* **What is expected**
Whenever the word "important" shows up in a line of the data, copy that line.

[Collected data]
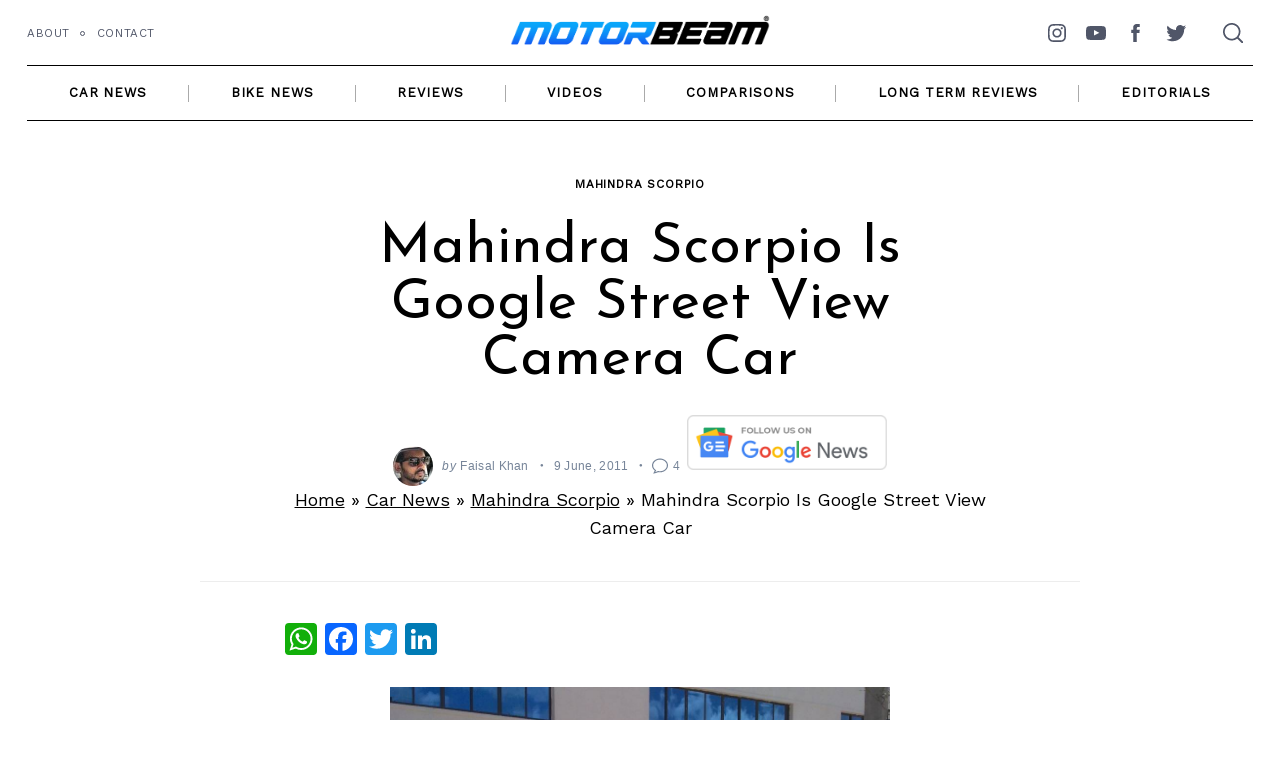

--- FILE ---
content_type: text/html; charset=utf-8
request_url: https://www.google.com/recaptcha/api2/aframe
body_size: 270
content:
<!DOCTYPE HTML><html><head><meta http-equiv="content-type" content="text/html; charset=UTF-8"></head><body><script nonce="LUZQk7EVHQXtfZVqCsHhuw">/** Anti-fraud and anti-abuse applications only. See google.com/recaptcha */ try{var clients={'sodar':'https://pagead2.googlesyndication.com/pagead/sodar?'};window.addEventListener("message",function(a){try{if(a.source===window.parent){var b=JSON.parse(a.data);var c=clients[b['id']];if(c){var d=document.createElement('img');d.src=c+b['params']+'&rc='+(localStorage.getItem("rc::a")?sessionStorage.getItem("rc::b"):"");window.document.body.appendChild(d);sessionStorage.setItem("rc::e",parseInt(sessionStorage.getItem("rc::e")||0)+1);localStorage.setItem("rc::h",'1769050428362');}}}catch(b){}});window.parent.postMessage("_grecaptcha_ready", "*");}catch(b){}</script></body></html>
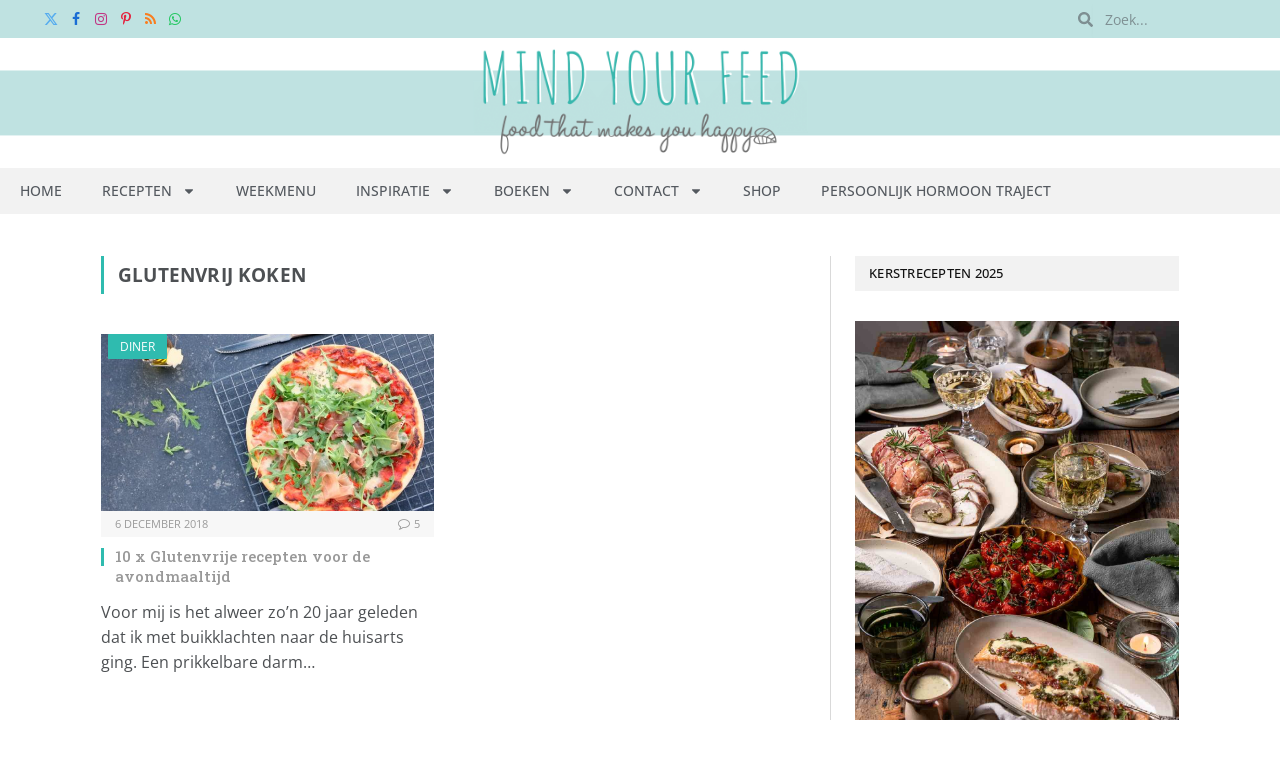

--- FILE ---
content_type: text/css; charset=utf-8
request_url: https://www.mindyourfeed.nl/wp-content/uploads/elementor/css/post-25931.css?ver=1750840310
body_size: 481
content:
.elementor-kit-25931{--e-global-color-smartmag:var(--c-main);--e-global-color-primary:#6EC1E4;--e-global-color-secondary:#54595F;--e-global-color-text:#7A7A7A;--e-global-color-accent:#61CE70;--e-global-color-87cf064:#BFE2E1;--e-global-color-f8d9541:#F2F2F2;--e-global-color-1e9add4:#38B6AC;--e-global-color-0375bad:#16515F;--e-global-typography-primary-font-weight:600;--e-global-typography-secondary-font-weight:400;--e-global-typography-text-font-weight:400;--e-global-typography-accent-font-weight:500;}.elementor-kit-25931 e-page-transition{background-color:#FFBC7D;}.elementor-section.elementor-section-boxed > .elementor-container{max-width:1200px;}.e-con{--container-max-width:1200px;}.elementor-widget:not(:last-child){margin-block-end:20px;}.elementor-element{--widgets-spacing:20px 20px;--widgets-spacing-row:20px;--widgets-spacing-column:20px;}{}h1.entry-title{display:var(--page-title-display);}@media(max-width:1024px){.elementor-section.elementor-section-boxed > .elementor-container{max-width:940px;}.e-con{--container-max-width:940px;}}@media(max-width:767px){.elementor-section.elementor-section-boxed > .elementor-container{max-width:767px;}.e-con{--container-max-width:767px;}}/* Start custom CSS *//*Fix voor de side-bar koppen*/
.block-head-g {
    background-color: #f2f2f2 !important;
}
/*einde fix side bar*/

/*Fix voor brevo form styling*/
.sib-form {
    background-color: ##F2F2F2 !important;
    padding:0px 0px 0px;margin:0 !important;
}/* End custom CSS */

* **Your solution**
    background-color: #f2f2f2 !important;
    background-color: ##F2F2F2 !important;
    padding:0px 0px 0px;margin:0 !important;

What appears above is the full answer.